◆ Task statement ◆
Return the material below in full and exactly.

◆ Extracted information ◆
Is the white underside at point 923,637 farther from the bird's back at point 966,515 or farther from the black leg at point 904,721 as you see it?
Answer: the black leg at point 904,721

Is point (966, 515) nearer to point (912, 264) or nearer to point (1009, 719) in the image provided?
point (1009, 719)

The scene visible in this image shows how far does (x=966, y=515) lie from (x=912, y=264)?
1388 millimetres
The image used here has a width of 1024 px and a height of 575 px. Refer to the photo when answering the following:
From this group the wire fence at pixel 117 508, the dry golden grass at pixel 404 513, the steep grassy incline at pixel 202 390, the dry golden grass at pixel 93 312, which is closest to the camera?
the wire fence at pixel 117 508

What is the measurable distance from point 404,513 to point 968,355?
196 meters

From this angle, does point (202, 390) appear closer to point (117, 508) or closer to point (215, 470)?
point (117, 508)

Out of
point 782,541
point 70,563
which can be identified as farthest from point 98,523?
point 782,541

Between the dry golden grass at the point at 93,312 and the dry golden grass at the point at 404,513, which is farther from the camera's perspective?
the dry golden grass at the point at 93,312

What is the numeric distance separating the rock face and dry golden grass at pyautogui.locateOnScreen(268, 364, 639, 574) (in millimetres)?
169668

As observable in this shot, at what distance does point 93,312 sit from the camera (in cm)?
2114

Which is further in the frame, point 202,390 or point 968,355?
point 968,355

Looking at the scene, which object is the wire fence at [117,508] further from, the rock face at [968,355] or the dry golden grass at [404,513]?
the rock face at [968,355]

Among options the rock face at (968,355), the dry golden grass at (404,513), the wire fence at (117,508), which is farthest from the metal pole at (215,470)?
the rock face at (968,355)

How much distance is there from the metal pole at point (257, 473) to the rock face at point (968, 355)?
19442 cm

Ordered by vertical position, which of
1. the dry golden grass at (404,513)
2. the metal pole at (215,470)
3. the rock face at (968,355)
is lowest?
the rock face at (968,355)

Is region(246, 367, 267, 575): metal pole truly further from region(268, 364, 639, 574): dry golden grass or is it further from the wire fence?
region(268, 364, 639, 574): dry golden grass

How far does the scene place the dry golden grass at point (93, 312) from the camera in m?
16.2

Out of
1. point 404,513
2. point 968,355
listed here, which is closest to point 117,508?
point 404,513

◆ Finished answer ◆
Is the white underside at point 923,637 farther from the bird's back at point 966,515 or farther from the black leg at point 904,721 as you see it?
Answer: the black leg at point 904,721

Is point (966, 515) nearer to point (912, 264) or nearer to point (1009, 719) in the image provided?
point (1009, 719)

The scene visible in this image shows how far does (x=966, y=515) lie from (x=912, y=264)?
1388 millimetres
The image used here has a width of 1024 px and a height of 575 px. Refer to the photo when answering the following:
From this group the wire fence at pixel 117 508, the dry golden grass at pixel 404 513, the steep grassy incline at pixel 202 390, the dry golden grass at pixel 93 312, which is closest to the camera?
the wire fence at pixel 117 508

What is the measurable distance from point 404,513 to point 968,355?
196 meters

From this angle, does point (202, 390) appear closer to point (117, 508) or closer to point (215, 470)?
point (117, 508)

Out of
point 782,541
point 70,563
which can be identified as farthest from point 98,523?
point 782,541

Between the dry golden grass at the point at 93,312 and the dry golden grass at the point at 404,513, which is farther from the camera's perspective?
the dry golden grass at the point at 93,312

What is the numeric distance separating the rock face and dry golden grass at pyautogui.locateOnScreen(268, 364, 639, 574) (in millimetres)?
169668

As observable in this shot, at what distance does point 93,312 sit from the camera (in cm)?
2114

Which is further in the frame, point 202,390 or point 968,355?
point 968,355

Looking at the scene, which object is the wire fence at [117,508] further from, the rock face at [968,355] or the dry golden grass at [404,513]?
the rock face at [968,355]

Among options the rock face at (968,355), the dry golden grass at (404,513), the wire fence at (117,508), which is farthest from the metal pole at (215,470)?
the rock face at (968,355)

How much distance is there from the metal pole at point (257, 473) to the rock face at point (968, 355)?
19442 cm

Ordered by vertical position, which of
1. the dry golden grass at (404,513)
2. the metal pole at (215,470)
3. the rock face at (968,355)
is lowest?
the rock face at (968,355)

Is region(246, 367, 267, 575): metal pole truly further from region(268, 364, 639, 574): dry golden grass or is it further from the wire fence?
region(268, 364, 639, 574): dry golden grass

How far does the scene place the dry golden grass at point (93, 312) from the camera in m?
16.2

Out of
1. point 404,513
2. point 968,355
listed here, which is closest to point 117,508?
point 404,513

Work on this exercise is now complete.